■ **WHAT IS ASKED**
Can you reproduce word for word everything in the records below, from the line containing "How far from each" down to the line containing "1926 inches", with both of those lines included?
--- BEGIN RAW DATA ---
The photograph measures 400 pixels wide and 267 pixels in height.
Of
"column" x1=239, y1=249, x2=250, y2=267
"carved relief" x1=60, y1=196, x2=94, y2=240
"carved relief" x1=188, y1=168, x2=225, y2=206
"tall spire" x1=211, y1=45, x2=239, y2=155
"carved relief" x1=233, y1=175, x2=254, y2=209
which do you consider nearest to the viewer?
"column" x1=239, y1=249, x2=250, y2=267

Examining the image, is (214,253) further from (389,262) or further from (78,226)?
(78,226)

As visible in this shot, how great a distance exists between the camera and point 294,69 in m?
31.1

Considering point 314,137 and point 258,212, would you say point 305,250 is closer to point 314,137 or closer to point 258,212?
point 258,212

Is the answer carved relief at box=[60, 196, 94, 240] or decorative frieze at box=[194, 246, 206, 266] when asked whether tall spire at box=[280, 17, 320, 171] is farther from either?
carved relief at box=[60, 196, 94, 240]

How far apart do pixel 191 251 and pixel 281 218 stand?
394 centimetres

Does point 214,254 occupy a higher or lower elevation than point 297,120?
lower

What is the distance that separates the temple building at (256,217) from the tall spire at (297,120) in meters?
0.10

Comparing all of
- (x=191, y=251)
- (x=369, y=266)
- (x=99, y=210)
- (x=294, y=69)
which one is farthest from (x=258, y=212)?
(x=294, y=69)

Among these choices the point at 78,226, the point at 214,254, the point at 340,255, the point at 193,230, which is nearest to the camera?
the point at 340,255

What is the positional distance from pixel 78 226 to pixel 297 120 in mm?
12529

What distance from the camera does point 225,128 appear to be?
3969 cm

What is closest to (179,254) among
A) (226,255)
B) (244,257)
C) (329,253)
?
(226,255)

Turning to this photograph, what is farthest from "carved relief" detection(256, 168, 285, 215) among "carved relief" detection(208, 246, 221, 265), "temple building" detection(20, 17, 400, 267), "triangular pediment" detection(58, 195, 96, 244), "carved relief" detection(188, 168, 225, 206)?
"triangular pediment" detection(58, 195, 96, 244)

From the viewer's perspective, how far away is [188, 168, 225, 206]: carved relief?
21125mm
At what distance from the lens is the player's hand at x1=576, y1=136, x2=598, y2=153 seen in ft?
--- END RAW DATA ---
--- BEGIN RAW DATA ---
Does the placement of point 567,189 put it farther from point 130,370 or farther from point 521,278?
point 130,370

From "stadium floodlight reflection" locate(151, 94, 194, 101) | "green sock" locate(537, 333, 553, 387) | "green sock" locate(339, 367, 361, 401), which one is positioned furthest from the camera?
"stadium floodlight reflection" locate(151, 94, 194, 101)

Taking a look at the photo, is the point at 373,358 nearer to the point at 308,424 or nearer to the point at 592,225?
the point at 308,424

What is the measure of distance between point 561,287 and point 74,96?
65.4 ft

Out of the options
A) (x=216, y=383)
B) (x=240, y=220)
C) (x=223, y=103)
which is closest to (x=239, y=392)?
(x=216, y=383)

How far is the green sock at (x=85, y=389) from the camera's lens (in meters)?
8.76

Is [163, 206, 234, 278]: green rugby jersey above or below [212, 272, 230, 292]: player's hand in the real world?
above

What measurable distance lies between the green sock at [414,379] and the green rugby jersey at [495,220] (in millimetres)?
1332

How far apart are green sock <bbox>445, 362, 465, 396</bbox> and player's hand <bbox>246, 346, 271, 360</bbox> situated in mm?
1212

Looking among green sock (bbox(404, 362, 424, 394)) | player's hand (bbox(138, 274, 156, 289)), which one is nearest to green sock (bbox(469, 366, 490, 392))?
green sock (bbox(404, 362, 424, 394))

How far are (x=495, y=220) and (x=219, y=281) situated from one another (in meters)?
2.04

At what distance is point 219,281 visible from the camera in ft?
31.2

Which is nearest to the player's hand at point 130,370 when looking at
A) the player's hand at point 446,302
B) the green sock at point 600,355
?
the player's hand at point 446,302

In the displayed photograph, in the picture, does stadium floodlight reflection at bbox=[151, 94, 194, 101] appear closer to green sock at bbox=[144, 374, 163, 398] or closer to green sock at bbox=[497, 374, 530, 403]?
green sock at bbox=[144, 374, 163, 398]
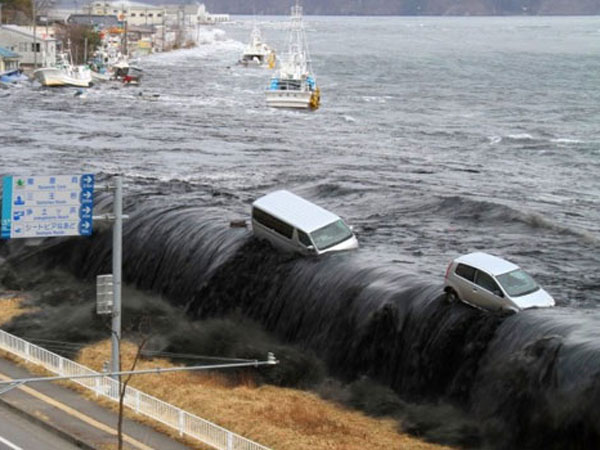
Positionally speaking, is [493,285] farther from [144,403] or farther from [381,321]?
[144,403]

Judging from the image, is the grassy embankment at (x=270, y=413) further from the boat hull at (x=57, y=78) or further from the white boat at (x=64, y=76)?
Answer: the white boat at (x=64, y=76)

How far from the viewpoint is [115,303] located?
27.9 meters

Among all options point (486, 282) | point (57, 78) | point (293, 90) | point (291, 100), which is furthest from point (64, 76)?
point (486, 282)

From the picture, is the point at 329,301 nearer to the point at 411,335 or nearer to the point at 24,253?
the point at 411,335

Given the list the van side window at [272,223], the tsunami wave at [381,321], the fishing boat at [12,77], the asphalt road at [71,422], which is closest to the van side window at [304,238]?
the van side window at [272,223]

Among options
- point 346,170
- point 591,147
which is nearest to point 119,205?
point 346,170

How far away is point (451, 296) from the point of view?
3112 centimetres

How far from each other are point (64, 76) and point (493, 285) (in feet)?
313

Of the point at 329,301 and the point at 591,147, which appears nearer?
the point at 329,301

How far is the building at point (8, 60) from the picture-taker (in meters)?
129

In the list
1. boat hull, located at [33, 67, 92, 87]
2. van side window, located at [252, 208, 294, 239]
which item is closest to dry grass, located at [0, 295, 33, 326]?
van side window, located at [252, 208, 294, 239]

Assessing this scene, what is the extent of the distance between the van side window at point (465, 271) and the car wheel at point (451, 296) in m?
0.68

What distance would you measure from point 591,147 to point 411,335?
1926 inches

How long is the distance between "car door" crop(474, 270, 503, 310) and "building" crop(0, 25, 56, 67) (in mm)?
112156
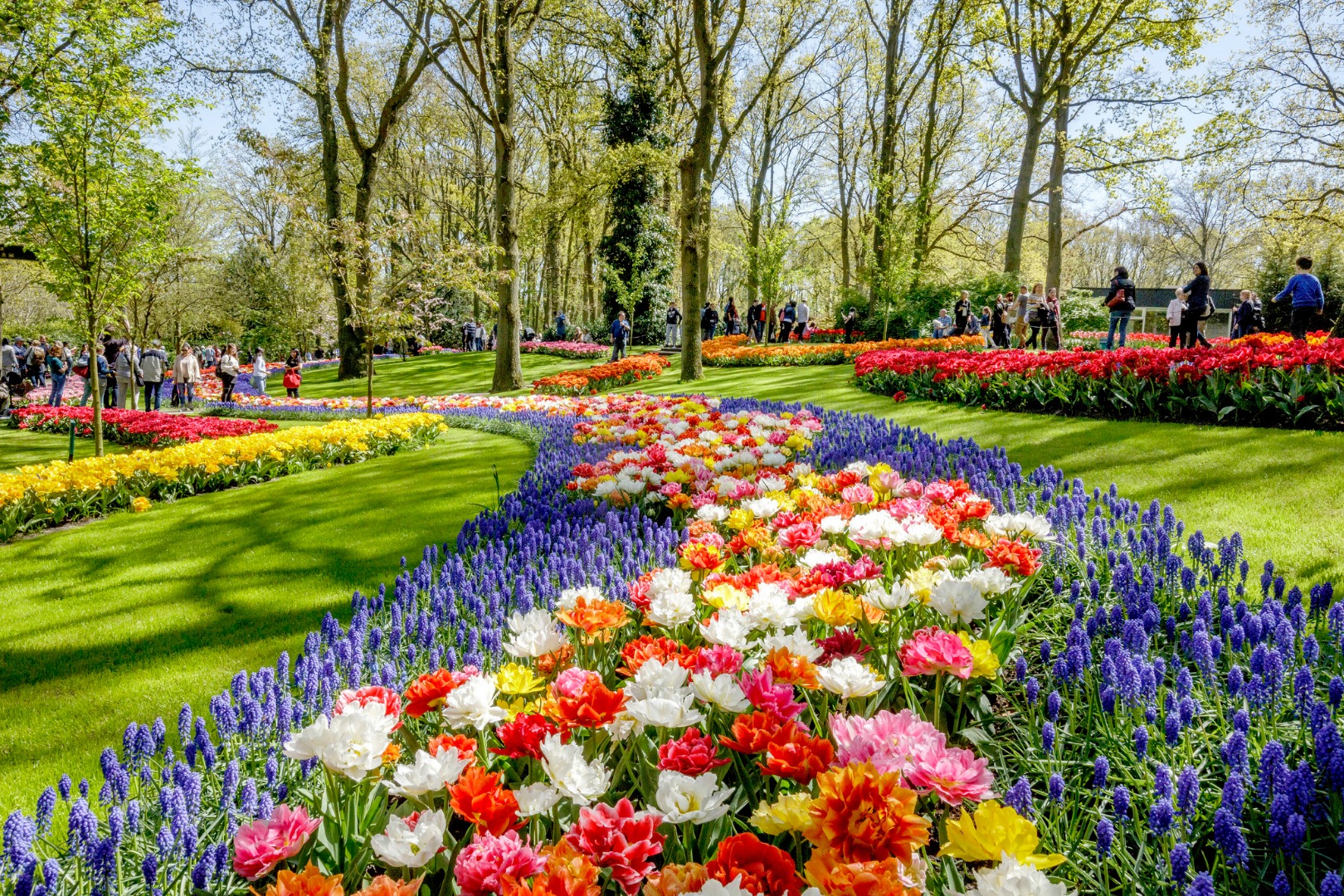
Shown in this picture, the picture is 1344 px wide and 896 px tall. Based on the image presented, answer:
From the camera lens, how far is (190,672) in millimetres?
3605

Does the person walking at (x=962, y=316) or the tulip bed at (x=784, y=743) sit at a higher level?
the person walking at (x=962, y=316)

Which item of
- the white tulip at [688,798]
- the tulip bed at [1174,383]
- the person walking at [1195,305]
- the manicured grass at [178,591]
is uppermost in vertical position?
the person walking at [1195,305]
--- END RAW DATA ---
■ **EXERCISE ANSWER**
How far from each other are point (64, 76) and point (493, 285) (in feet)?
313

Of the point at 329,301 and the point at 591,147, which appears nearer?
the point at 329,301

How far is the building at point (8, 60) from the picture-taker (in meters)?
129

In the list
1. boat hull, located at [33, 67, 92, 87]
2. van side window, located at [252, 208, 294, 239]
which item is closest to dry grass, located at [0, 295, 33, 326]?
van side window, located at [252, 208, 294, 239]

Assessing this scene, what is the extent of the distance between the van side window at point (465, 271) and the car wheel at point (451, 296) in m?
0.68

What distance would you measure from point 591,147 to point 411,335?
1926 inches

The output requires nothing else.